* [Provided text]
◇ ◇ ◇ ◇

Newson v. City of Kansas City

Annotate this Case

606 S.W.2d 487 (1980)

Joycelyn K. NEWSON, a Minor by Her Next Friend Gerald Newson, Appellant, v. CITY OF KANSAS CITY, Missouri and Fire Department of City of Kansas City, Missouri, and William F. Waits, Respondents.

No. WD 31340.

Missouri Court of Appeals, Western District.

October 1, 1980.

*488 Gwendolyn M. Wells, Kansas City, for appellant.

Jeffrey L. Hess, Asst. City Atty., Aaron A. Wilson, City Atty., Kansas City, for respondents.



The plaintiff appeals from dismissal with prejudice of her negligence action against the City of Kansas City, the Fire Department of Kansas City and Waits, municipal employee and firefighter. The court sustained the motion of the defendants that they were protected against such a suit under the principle of sovereign immunity.

The petition admits the municipal character of the defendant City of Kansas City and the governmental function of the defendant Fire Department. The petition admits *489 also that Waits-alleged as the operator of a fire truck-was at the time of the casualty within the scope of duty as a fireman and in the course of a governmental function-[presumably, a response to a fire call]. The injury was alleged to result from a collision between the fire truck operated then by defendant Waits and an automobile which the plaintiff occupied. The allegations of negligence were against the defendants City and Fire Department separately for: [1] failure to provide adequate training to Waits for emergency truck operation, [2] negligent entrustment to Waits of the operation of the fire truck, and [3] failure to equip the emergency vehicle with adequate warning device. The allegations against Waits and [vicariously] against the defendants City and Fire Department on the theory of respondeat superior related in particulars to the negligent operation of the fire truck.

The petition acknowledges that the fire department function is governmental. [Light v. Lang, 539 S.W.2d 795, 798[4] (Mo. App.1976)]. Nor does the plaintiff dispute that at the time her cause of action accrued [July 3, 1977],[1] the doctrine of sovereign immunity protected a municipal instrumentality from suit for negligent performance of a governmental function. Varnal v. Kansas City, Missouri, 481 S.W.2d 575, 580[6] (Mo.App.1972). The plaintiff contends, rather, that § 71.185, RSMo 1978, which allows a municipality to insure against injury from tortious exercise of governmental performance, invests the petition with an element of fact which precludes judgment by dismissal: that is whether a policy of insurance against public liability was in effect to ensure the defendant municipality against injury from the negligent governmental activity alleged so as to constitute a waiver of the sovereign immunity to the extent of the coverage. It is the effect of § 71.185 that the acquisition of liability insurance coverage by a municipality against injury from the tortious exercise of governmental function operates to waive sovereign immunity to the extent of the coverage. Beiser v. Parkway School District, 589 S.W.2d 277, 279 n.2 & 3 (Mo. banc 1979); Nix v. Sweeney, 573 F.2d 998, 1003[10] (8th Cir. 1978).[2] The actual terms of the petition, however, do not plead the effect of § 71.185 to avoid the immunity of the municipal and fire department defendants to suit in tort for governmental activity. That ground to enable suit was asserted for the first time after the motion to dismiss the petition was brought. The plaintiff made no formal request, thereafter, to amend the petition to plead the statute, and even now does not attribute error for neglect by the court to allow the statement. The sense of contention is, rather, that the court was bound to give account to § 71.185 as an element of the claim whether or not formally pleaded, and that public statute judicially noticed, a cause of action was stated free from defense of sovereign immunity.

◇ ◇ ◇ ◇

* [Data entries]

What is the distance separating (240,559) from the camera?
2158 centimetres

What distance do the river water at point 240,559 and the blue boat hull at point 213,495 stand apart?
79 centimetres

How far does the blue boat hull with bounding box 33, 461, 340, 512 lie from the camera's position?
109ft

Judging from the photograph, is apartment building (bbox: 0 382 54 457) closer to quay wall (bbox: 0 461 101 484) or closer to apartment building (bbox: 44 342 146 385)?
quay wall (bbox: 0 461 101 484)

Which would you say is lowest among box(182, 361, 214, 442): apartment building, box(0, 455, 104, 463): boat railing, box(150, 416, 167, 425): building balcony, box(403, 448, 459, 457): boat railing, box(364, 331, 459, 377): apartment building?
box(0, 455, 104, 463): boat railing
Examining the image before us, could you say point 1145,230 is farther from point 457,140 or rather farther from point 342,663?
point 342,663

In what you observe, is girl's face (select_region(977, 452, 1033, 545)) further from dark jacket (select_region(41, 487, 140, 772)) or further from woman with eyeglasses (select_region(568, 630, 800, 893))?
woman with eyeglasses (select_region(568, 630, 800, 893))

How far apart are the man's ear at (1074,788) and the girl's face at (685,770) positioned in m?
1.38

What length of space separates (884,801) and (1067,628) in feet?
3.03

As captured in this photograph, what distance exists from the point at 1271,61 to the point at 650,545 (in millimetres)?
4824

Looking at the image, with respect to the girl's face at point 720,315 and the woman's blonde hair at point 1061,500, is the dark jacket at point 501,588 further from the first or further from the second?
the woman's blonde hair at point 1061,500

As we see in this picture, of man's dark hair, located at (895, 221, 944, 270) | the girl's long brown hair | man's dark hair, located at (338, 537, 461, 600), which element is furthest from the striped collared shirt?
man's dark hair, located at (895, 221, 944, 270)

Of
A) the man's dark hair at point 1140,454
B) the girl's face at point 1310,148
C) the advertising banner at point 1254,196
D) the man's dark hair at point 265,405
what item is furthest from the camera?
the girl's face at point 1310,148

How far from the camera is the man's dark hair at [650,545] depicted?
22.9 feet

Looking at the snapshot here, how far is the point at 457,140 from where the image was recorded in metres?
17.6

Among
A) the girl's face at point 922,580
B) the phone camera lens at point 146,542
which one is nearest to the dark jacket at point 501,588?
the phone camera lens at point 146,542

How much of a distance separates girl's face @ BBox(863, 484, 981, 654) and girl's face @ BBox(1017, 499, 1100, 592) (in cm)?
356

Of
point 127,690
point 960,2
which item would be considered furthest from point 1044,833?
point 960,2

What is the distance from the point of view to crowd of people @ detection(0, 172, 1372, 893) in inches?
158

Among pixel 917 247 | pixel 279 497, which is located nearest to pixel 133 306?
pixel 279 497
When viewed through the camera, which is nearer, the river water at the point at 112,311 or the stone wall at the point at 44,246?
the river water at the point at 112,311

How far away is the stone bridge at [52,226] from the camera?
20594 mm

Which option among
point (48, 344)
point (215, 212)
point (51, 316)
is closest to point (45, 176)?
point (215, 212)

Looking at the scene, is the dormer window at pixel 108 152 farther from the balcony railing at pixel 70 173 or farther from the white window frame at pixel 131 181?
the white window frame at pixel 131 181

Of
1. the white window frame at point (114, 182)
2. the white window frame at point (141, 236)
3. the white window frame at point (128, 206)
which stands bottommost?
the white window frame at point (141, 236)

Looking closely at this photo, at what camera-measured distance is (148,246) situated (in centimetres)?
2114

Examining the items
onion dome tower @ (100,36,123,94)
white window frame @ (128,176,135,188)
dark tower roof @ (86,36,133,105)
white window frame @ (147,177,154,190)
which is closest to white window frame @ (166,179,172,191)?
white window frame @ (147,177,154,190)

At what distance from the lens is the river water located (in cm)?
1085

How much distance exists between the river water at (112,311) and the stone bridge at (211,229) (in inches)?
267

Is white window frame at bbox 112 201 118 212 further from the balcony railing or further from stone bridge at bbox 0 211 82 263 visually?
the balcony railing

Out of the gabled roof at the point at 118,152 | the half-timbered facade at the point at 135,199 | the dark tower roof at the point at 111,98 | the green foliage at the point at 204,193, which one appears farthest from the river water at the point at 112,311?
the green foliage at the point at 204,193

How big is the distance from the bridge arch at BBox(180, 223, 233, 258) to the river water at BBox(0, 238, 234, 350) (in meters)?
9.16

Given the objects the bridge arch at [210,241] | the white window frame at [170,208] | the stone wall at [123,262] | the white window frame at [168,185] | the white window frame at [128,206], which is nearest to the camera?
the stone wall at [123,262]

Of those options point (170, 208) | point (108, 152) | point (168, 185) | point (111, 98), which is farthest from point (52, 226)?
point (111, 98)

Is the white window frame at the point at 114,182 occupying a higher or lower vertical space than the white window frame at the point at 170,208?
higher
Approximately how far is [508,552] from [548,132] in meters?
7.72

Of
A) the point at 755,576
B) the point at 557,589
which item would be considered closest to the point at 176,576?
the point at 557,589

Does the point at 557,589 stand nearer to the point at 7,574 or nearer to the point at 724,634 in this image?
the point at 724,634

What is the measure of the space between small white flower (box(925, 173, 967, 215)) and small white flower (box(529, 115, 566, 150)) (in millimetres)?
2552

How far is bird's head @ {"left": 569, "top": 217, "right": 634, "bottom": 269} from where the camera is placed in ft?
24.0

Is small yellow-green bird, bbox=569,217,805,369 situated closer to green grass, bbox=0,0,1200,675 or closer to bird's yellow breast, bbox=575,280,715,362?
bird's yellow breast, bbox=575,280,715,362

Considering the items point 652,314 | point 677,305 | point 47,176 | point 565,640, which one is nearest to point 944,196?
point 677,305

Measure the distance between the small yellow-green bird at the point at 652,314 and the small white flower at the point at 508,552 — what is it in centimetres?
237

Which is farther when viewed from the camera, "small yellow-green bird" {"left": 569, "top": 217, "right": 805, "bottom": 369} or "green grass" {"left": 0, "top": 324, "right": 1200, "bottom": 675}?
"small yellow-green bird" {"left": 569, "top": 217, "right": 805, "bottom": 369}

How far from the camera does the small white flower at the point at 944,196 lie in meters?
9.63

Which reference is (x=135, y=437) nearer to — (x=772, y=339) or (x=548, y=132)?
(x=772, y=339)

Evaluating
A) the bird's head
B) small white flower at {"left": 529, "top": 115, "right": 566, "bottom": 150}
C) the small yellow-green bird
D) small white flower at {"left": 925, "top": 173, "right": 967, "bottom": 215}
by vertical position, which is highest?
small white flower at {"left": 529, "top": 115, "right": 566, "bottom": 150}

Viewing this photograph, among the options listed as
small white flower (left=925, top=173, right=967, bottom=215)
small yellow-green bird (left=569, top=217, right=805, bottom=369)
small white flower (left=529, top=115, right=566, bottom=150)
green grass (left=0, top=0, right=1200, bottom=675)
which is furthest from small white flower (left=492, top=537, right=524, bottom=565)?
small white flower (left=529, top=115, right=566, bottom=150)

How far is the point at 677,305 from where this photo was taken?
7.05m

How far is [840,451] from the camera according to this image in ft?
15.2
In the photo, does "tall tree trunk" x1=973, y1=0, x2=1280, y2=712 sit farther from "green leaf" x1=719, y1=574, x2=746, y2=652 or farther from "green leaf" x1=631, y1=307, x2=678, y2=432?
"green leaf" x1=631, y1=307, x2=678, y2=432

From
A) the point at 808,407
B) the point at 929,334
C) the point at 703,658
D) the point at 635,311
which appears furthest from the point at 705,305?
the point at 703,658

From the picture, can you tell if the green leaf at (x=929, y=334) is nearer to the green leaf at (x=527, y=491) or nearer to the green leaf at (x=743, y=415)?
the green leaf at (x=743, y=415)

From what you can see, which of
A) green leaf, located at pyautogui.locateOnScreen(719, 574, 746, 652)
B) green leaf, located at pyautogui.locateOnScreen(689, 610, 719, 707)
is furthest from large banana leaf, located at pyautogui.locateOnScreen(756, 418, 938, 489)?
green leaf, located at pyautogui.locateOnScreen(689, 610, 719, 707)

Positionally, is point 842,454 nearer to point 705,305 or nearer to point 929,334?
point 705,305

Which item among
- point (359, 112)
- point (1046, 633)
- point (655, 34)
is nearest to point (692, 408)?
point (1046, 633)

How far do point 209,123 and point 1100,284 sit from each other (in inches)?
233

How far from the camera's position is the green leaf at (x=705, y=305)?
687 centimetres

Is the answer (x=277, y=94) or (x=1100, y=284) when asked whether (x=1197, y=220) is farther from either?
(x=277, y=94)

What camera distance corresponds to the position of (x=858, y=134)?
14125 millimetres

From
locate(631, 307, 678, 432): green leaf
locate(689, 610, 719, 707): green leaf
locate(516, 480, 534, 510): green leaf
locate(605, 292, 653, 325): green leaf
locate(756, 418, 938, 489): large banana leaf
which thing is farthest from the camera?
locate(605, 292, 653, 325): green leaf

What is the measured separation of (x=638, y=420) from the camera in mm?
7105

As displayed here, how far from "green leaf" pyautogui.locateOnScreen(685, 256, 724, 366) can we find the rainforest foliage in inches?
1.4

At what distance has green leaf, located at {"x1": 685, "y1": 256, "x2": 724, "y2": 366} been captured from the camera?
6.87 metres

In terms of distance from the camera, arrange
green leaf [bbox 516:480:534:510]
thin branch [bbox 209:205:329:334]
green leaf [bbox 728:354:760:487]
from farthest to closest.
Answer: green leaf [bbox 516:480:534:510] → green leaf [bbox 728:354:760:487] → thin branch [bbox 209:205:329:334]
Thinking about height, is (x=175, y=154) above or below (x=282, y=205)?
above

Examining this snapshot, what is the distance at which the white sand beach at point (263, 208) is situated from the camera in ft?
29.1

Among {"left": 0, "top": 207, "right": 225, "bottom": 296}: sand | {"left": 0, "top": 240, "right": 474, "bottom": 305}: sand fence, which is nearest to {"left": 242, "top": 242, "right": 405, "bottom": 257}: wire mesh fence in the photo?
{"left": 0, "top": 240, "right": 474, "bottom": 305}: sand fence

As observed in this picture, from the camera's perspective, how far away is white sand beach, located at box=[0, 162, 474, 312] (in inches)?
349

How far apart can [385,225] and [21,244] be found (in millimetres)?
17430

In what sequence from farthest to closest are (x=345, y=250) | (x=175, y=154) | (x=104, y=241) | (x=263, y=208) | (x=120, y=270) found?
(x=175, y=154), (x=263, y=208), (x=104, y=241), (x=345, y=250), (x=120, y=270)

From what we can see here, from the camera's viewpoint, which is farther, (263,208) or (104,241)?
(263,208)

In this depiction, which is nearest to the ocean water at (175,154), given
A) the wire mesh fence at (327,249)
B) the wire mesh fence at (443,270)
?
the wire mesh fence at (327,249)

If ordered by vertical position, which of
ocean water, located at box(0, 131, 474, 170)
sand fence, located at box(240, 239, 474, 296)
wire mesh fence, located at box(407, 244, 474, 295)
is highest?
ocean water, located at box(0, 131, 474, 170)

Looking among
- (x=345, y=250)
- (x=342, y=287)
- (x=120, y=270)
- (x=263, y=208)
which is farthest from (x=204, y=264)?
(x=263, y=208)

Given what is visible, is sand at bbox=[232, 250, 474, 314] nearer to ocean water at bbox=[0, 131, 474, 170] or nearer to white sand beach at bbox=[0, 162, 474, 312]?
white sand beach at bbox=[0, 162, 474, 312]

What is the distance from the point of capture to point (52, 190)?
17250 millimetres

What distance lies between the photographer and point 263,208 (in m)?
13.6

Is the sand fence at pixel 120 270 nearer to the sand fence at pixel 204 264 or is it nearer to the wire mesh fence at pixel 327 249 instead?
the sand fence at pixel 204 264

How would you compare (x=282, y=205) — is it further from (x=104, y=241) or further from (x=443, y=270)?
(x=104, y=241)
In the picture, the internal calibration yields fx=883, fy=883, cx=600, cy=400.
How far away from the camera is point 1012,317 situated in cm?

◇ ◇ ◇ ◇

* [Given exercise] From the court opinion in Newson v. City of Kansas City, transcribe word for word the part that opens with the words containing "606 S.W.2d 487" and closes with "October 1, 1980.".

* [Final result]
606 S.W.2d 487 (1980)

Joycelyn K. NEWSON, a Minor by Her Next Friend Gerald Newson, Appellant, v. CITY OF KANSAS CITY, Missouri and Fire Department of City of Kansas City, Missouri, and William F. Waits, Respondents.

No. WD 31340.

Missouri Court of Appeals, Western District.

October 1, 1980.